LeetCode 2227 - Encrypt and Decrypt Strings

This problem asks us to implement an Encrypter class that can both encrypt and decrypt strings according to custom character mappings. The keys array provides the characters that can be encrypted, and values provides the corresponding 2-character strings that each key maps to.

leetcodehardarrayhash-tablestringdesigntrie

LeetCode Problem 2227

Difficulty: 🔴 Hard
Topics: Array, Hash Table, String, Design, Trie

Solution

Problem Understanding

This problem asks us to implement an Encrypter class that can both encrypt and decrypt strings according to custom character mappings. The keys array provides the characters that can be encrypted, and values provides the corresponding 2-character strings that each key maps to. The encryption of a string is straightforward: each character is replaced by its corresponding 2-character string. Decryption is more challenging because multiple characters could map to the same encrypted string, meaning a single encrypted string can correspond to multiple original strings. Only decrypted strings present in the given dictionary count as valid.

The input constraints guarantee that keys has unique characters and values are all 2-character strings. dictionary contains only unique strings and can be used to filter the valid decrypted results. Maximum lengths are reasonable (keys ≤ 26, dictionary ≤ 100, word lengths ≤ 2000), so we need an efficient way to count all valid decrypted strings, but the total number of calls to encrypt and decrypt is small (≤ 200).

Important edge cases include encrypted strings with collisions (where multiple characters map to the same encrypted value), strings with all characters in keys, and strings that cannot be encrypted because some characters are missing from keys. Another subtle point is that decryption must check only valid dictionary words, not all possible character combinations.

Approaches

The brute-force approach would attempt to generate all possible decrypted strings for a given encrypted string by recursively trying every possible character that maps to each 2-character segment. After generating all possibilities, it would count how many are in the dictionary. This works but is computationally expensive because the number of possibilities grows exponentially with the length of the string, especially if multiple characters map to the same encrypted value.
==================================================
[Requirement] Extract the part of the LeetCode 2227 text between "Important edge cases" and "same encrypted value.", inclusive, without changing a word. The records come from a different source than the text.
==================================================
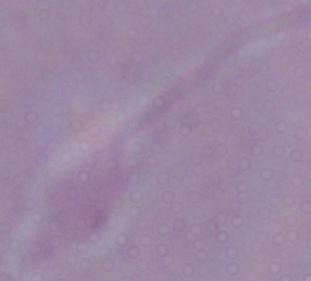
Summary:
  - Modality: micrograph
  - Identification: Leishmania
  - Magnification: 1000x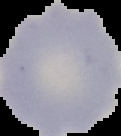

preparation = thin blood film
malaria status = uninfected
image size = 121×136 pixels
image type = segmented cell region on a black backgroundState which parasite is depicted.
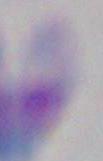

This is Toxoplasma gondii.

1000x magnification. Micrograph.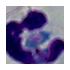
Photomicrograph. A leukocyte is shown. Captured at 1000x magnification.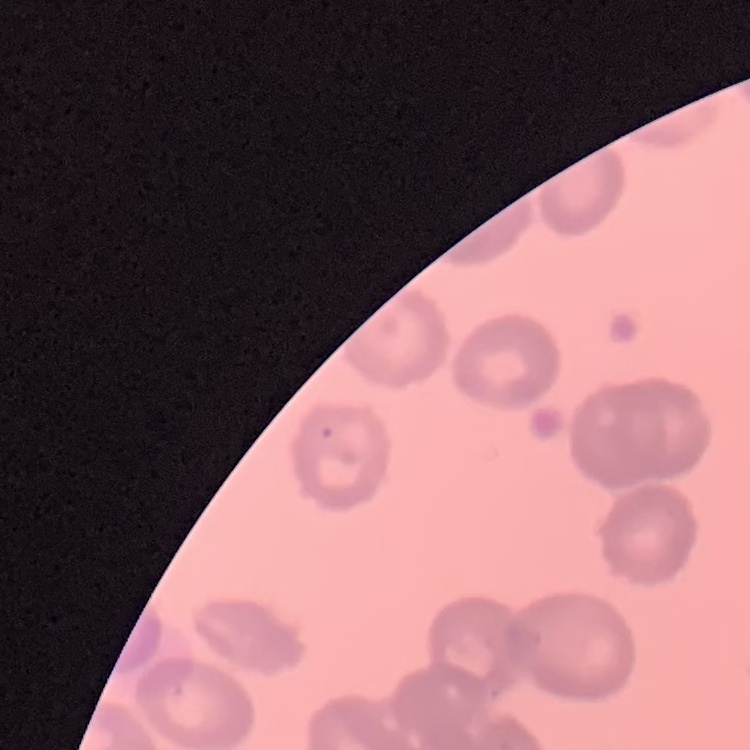
erythrocyte morphology = rouleaux formation
preparation = thin blood film
image type = one tile cut from a larger photomicrograph
stain = Field's or Giemsa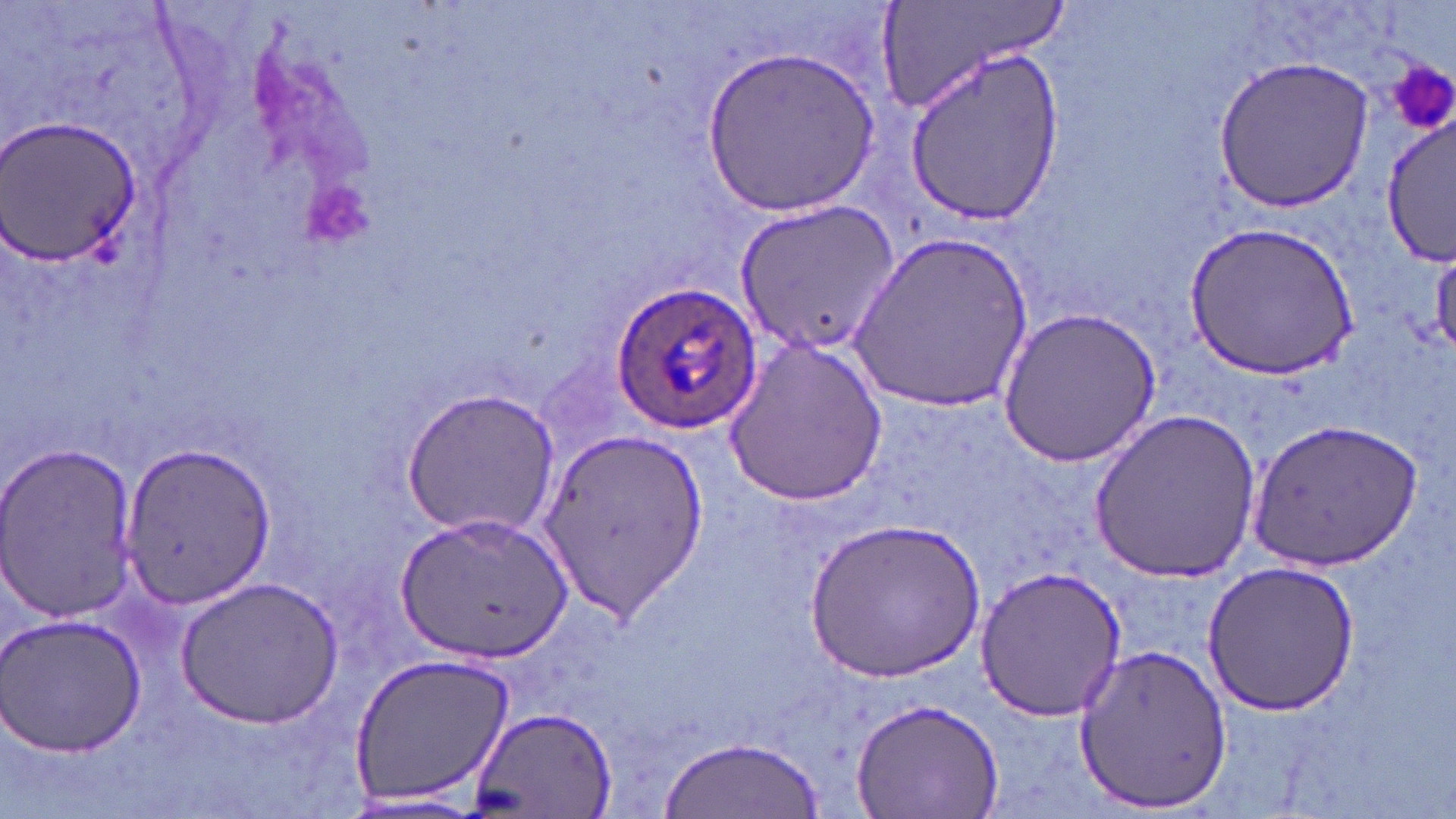

slide-level diagnosis = Plasmodium ovale
field of view = single
uninfected red blood cell locations = approximate bounding boxes as (x1, y1, x2, y2) in pixels: (875, 2, 1067, 117), (698, 45, 880, 217), (902, 47, 1064, 229), (1214, 56, 1375, 211), (1381, 115, 1454, 268), (1, 117, 142, 264), (735, 198, 898, 354), (1185, 220, 1358, 379), (849, 230, 1034, 415), (997, 308, 1161, 465), (724, 333, 888, 507), (398, 386, 560, 536), (1089, 409, 1266, 582), (1247, 417, 1422, 571), (541, 427, 707, 620), (119, 440, 275, 609), (0, 442, 139, 624), (397, 509, 573, 663), (807, 518, 984, 682), (1200, 559, 1361, 716), (973, 565, 1127, 720), (174, 577, 344, 727), (2, 610, 148, 761), (1070, 644, 1235, 814), (348, 651, 516, 810), (853, 697, 1005, 819), (469, 707, 615, 819), (658, 733, 821, 815), (334, 793, 493, 818)
image size = 1456×819 pixels
magnification = 1000x
preparation = thin blood film
platelet locations = approximate bounding boxes as (x1, y1, x2, y2) in pixels: (1386, 56, 1455, 131)
stain = May-Grünwald-Giemsa
Plasmodium ovale-infected red blood cell locations = approximate bounding boxes as (x1, y1, x2, y2) in pixels: (611, 280, 762, 435)
modality = light microscopy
==================================================
[Final result]
Important edge cases include encrypted strings with collisions (where multiple characters map to the same encrypted value), strings with all characters in keys, and strings that cannot be encrypted because some characters are missing from keys. Another subtle point is that decryption must check only valid dictionary words, not all possible character combinations.

Approaches

The brute-force approach would attempt to generate all possible decrypted strings for a given encrypted string by recursively trying every possible character that maps to each 2-character segment. After generating all possibilities, it would count how many are in the dictionary. This works but is computationally expensive because the number of possibilities grows exponentially with the length of the string, especially if multiple characters map to the same encrypted value.